1. Strengthen neural pathways with novelty.

The nervous system works by sending electrical pulses to and from all parts of the body via fiber tracts and nerves. The importance of movement to the body is expressed by the amount of brain space devoted to movement. When we try a new skill, there is an awkwardness to our actions until we become familiar with it.

Eventually, these tasks become second nature. This is because the nervous system adapts—we call this neuroplasticity. Now, neuroplasticity can be positive or negative. Therefore, as the saying goes, "perfect practice makes perfect." Neuroplasticity also follows the principle of "use it or lose it." One of the key factors in this is keeping the nervous system engaged.

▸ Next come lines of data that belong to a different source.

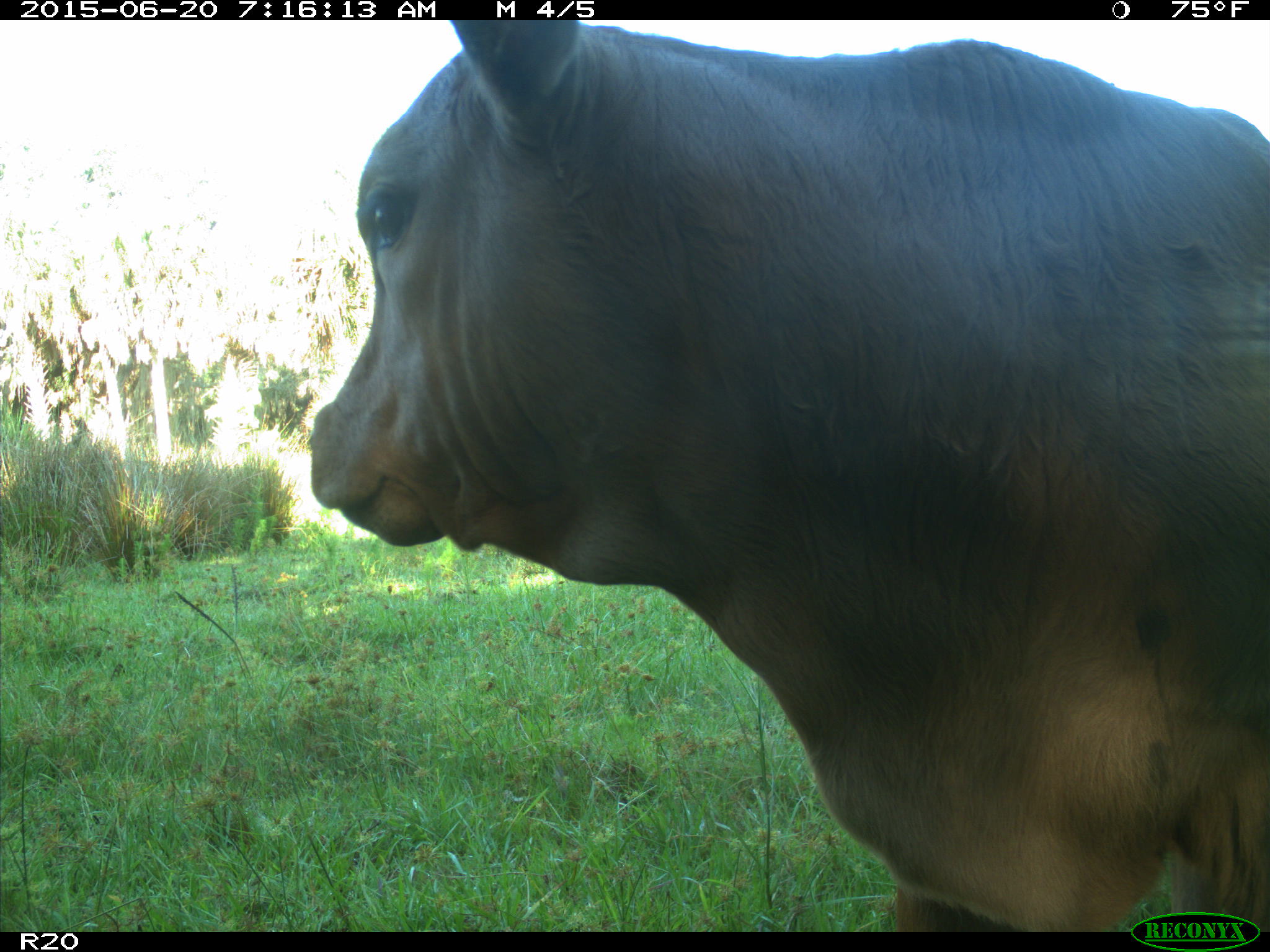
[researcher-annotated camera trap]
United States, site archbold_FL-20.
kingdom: Animalia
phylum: Chordata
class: Mammalia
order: Artiodactyla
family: Bovidae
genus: Bos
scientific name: Bos taurus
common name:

Repeating the same exercise over and over even perfectly does not enhance the brain as optimally as if you were to include something unexpected, something novel. Unstable surfaces and full-body activation of muscle systems can accomplish this task most effectively—think working out on an unstable surface in bare feet.


2. Respect your fascia.

Fascia is a bodywide network of tissues that encases muscles, organs, nerves, blood vessels, lymphatics, internal organs, and glands. It wraps around tendons, weaves into ligaments and bones, and stabilizes joints. This net contains receptors that communicate with the nervous system and help to coordinate the movements of the body while constantly sending information back to the brain and spinal cord.

Many functions of the body previously attributed to the nervous system are actually related to fascia. Fascia contains 10 times more connections to the nervous system than any other part of the body. This system is what allows movement to be fluid and easy. When the gliding fluid between the layers of fascia becomes sticky and dense due to injury or inflammation, the layers of fascia stick together. This impairs movement, creating pain and disrupting communication with the nervous system. For this reason, maintaining your fascial system through exercise that includes variations in resistance including eccentric loading, plyometrics, and nonrepetitive activities is key to maintaining the health of the fascia.

3. Go for flexibility without instability.

Flexibility is not a competition. Joints are protected by muscles, tendons, ligaments, and fascia, all of which can be stretched. Receptors in the joint structures and fascia are less likely to fire, compromising communication with the nervous system when stretched beyond their anatomical and neurological limits. The result is more instability, slowed response time, and a greater chance of injury.

The stretch should be utilized to prepare the muscles to activate fully and protect the joints influenced by the movement. It is best to stretch not with the intention of increasing flexibility but to influence the entire muscle, tendon, and fascia that coordinates the movement within the capacity of the joint. Repetitive movements and holding postures at and beyond their anatomical limit for more than 15 seconds puts the neuromuscular system at risk for not responding as quickly, potentially resulting in injury.


4. Challenge the nervous system by using multiple systems of information.

A plank engages the muscles of the upper body, lower body, and trunk. Adding an exercise ball and movement to the plank results in additional engagement of the cerebellum, basal ganglia, and motor cortex to maintain balance and strengthen the core. A workout that consists of only one or two kinds of resistance and repetitive movements on isolated muscles will limit the gains achievable on a muscular and neurological level.

Integrating multiple systems into one exercise can reduce training time and result in greater strength, balance, and neurological performance. Unstable surfaces, bare feet, and complex integrated movements are a few ways you can increase the number of sensory systems firing while adding some fun to your workout.